_TASK INSTRUCTIONS_
From the first line to the last, output the data exactly as it stands, minus its pictures.

_DATA SHOWN_
-------

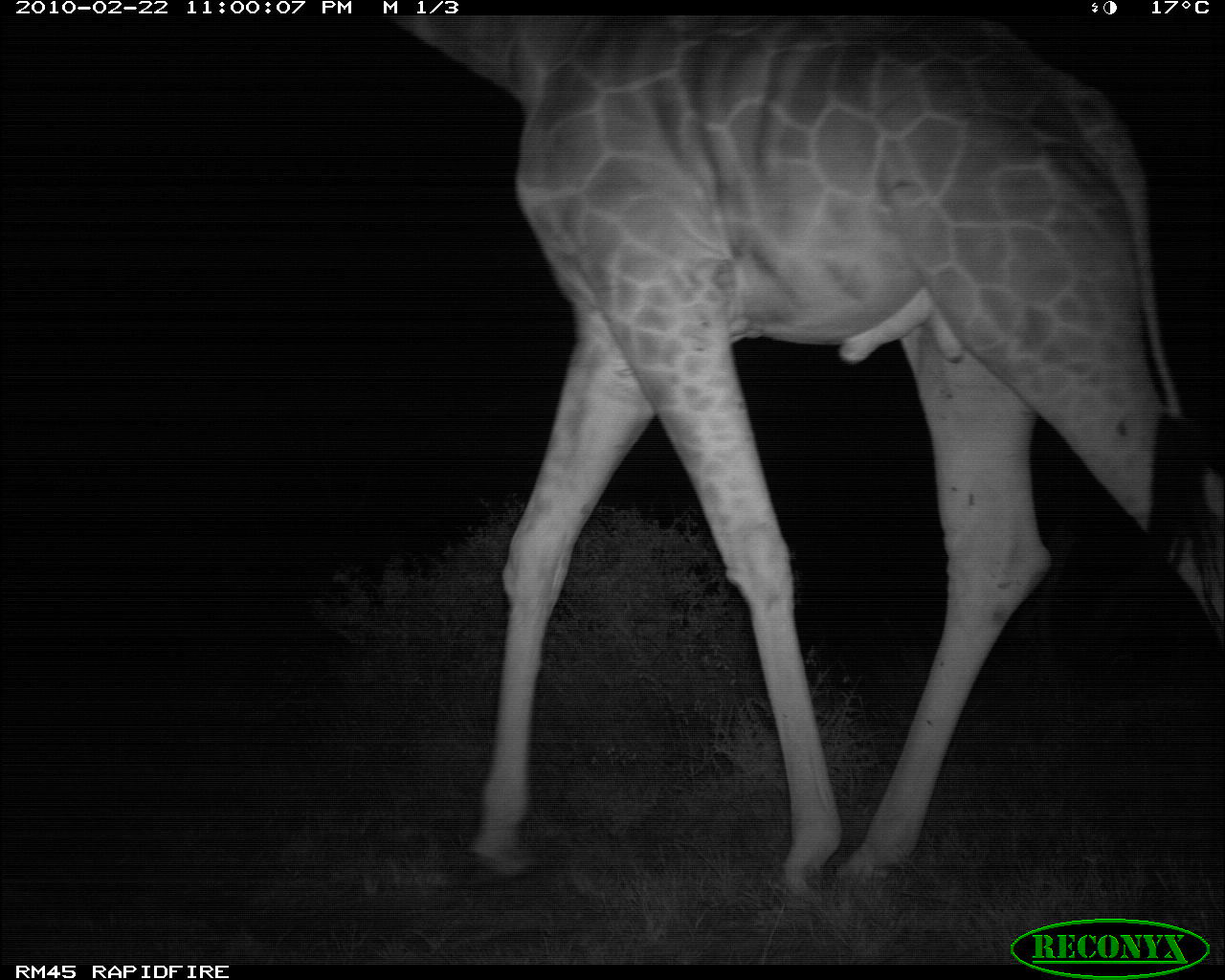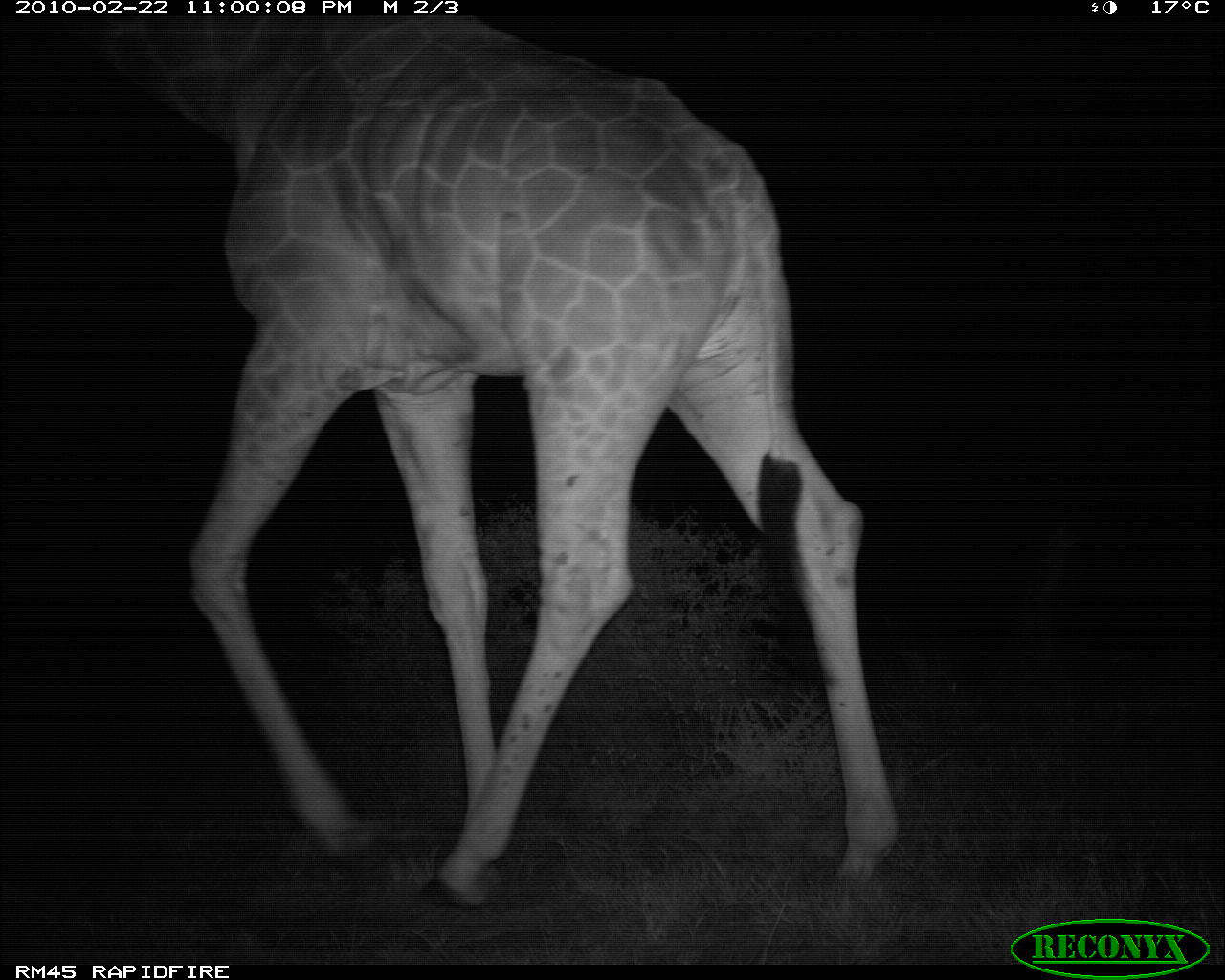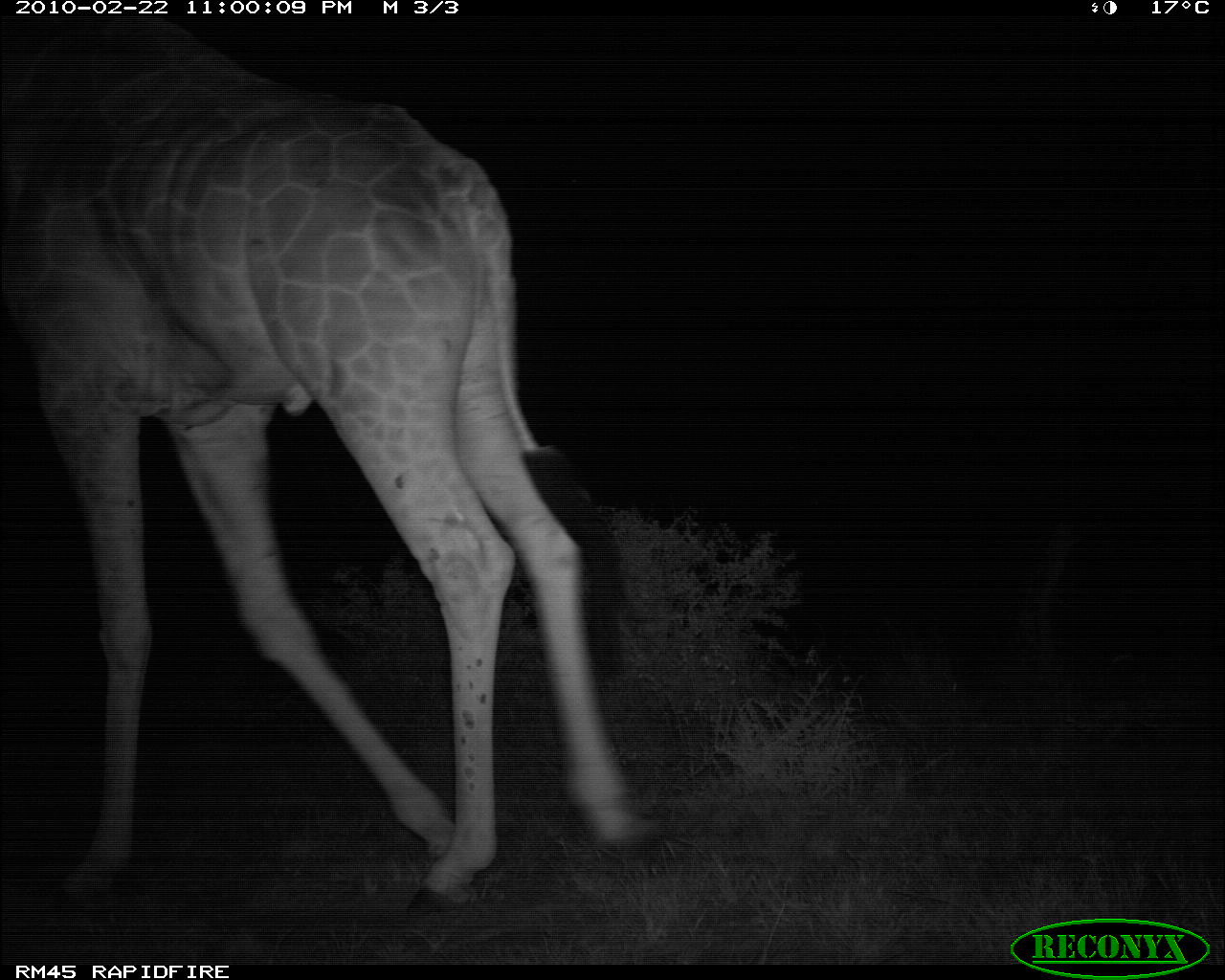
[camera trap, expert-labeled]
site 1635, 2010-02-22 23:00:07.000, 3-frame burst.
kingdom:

-------

_RESPONSE FOR THIS EXERCISE_
[camera trap, expert-labeled]
site 1635, 2010-02-22 23:00:07.000, 3-frame burst.
kingdom:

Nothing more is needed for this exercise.